**Assigned task:** Rewrite the lines below as a JSON list of strings, one string per line, with the pictures left out of the answer.

◇ ◇ ◇ ◇

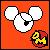 :iconbunnyspy007:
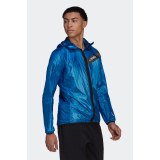 Ветровка Adidas TR 3 in 1 Wind HdJ H45950_image_3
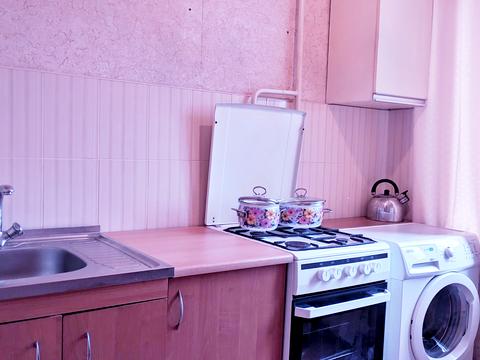 квартира за адресою Освіти вул., 29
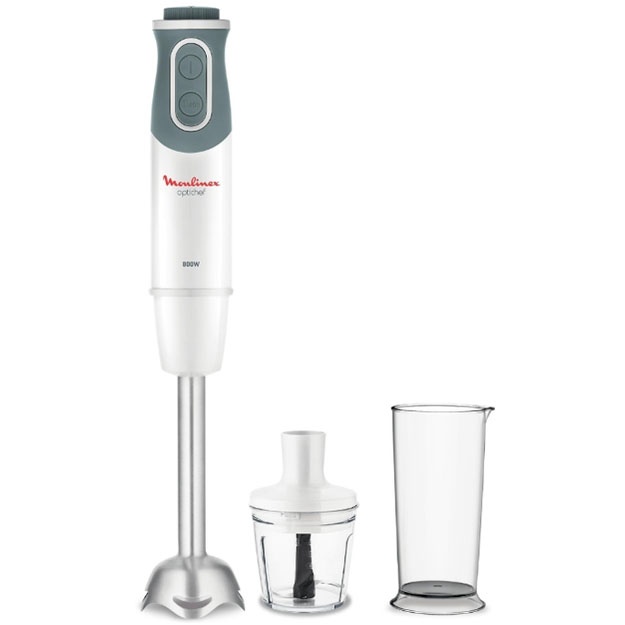 Blender Moulinex DD641132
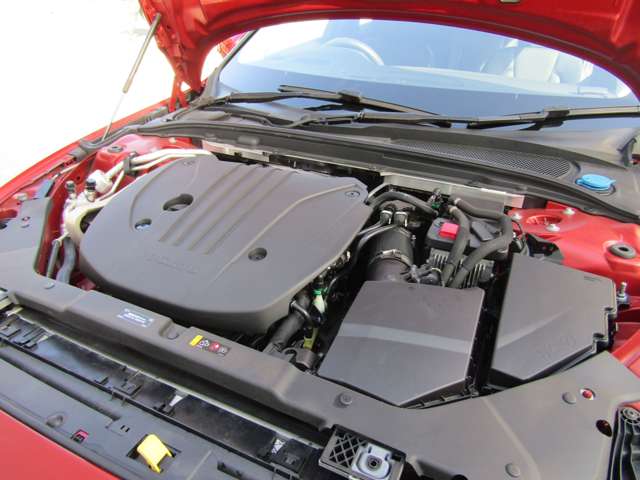 ボルボ Ｖ６０ Ｂ４　モメンタム R3年 (関東) 99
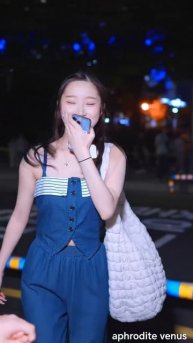 Красивые моменты айдолов K-pop - Серия 457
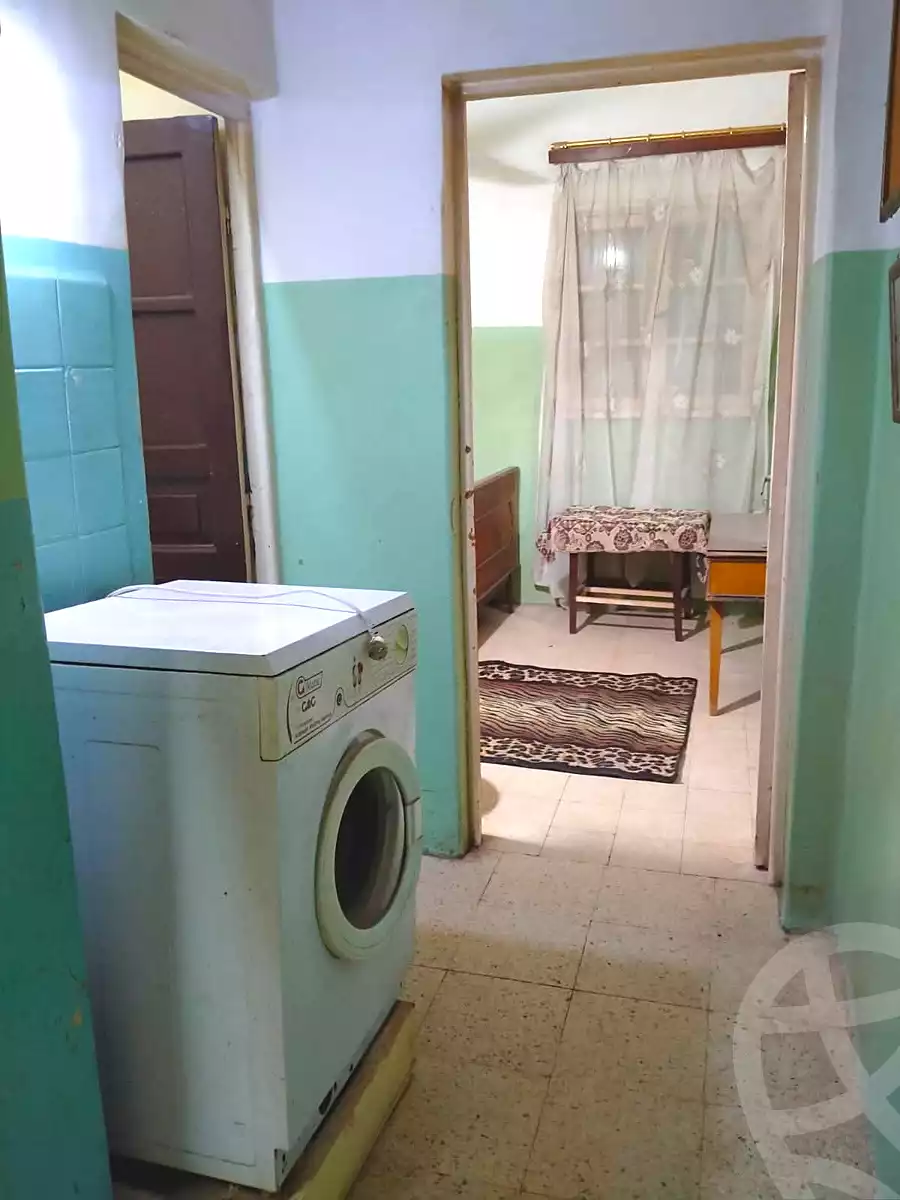 https://aqarmap.com.eg/ar/listing/7246225-for-rent-cairo-el-zaytun-hlmy-lzytwn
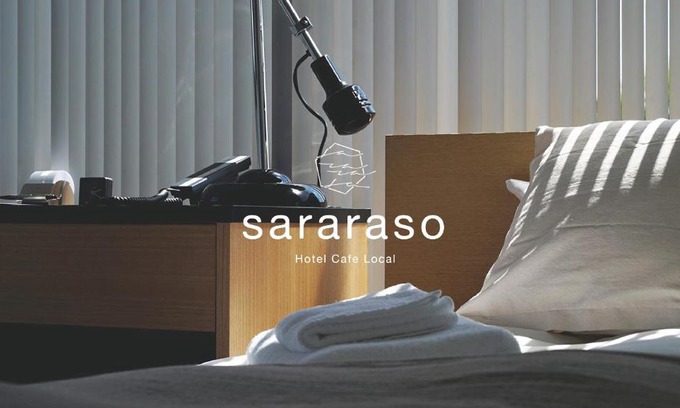 Kanazawa House | sararaso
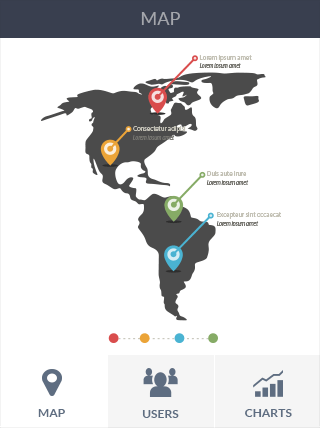 免费ddos压力测试平台软件iPad版安全仪表盘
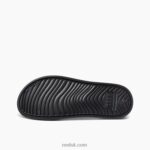 Black 2286N372 Oasis Slide Reef Men - Image 4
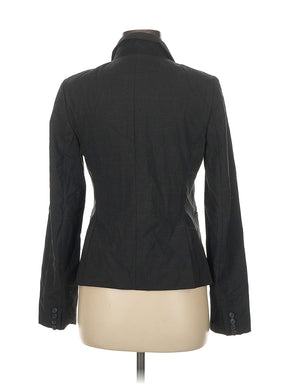 2 size - 6 T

◇ ◇ ◇ ◇

**Reply to the exercise:**
[
  " :iconbunnyspy007:",
  " Ветровка Adidas TR 3 in 1 Wind HdJ H45950_image_3",
  " квартира за адресою Освіти вул., 29",
  " Blender Moulinex DD641132",
  " ボルボ Ｖ６０ Ｂ４　モメンタム R3年 (関東) 99",
  " Красивые моменты айдолов K-pop - Серия 457",
  " https://aqarmap.com.eg/ar/listing/7246225-for-rent-cairo-el-zaytun-hlmy-lzytwn",
  " Kanazawa House | sararaso",
  " 免费ddos压力测试平台软件iPad版安全仪表盘",
  " Black 2286N372 Oasis Slide Reef Men - Image 4",
  " 2 size - 6 T"
]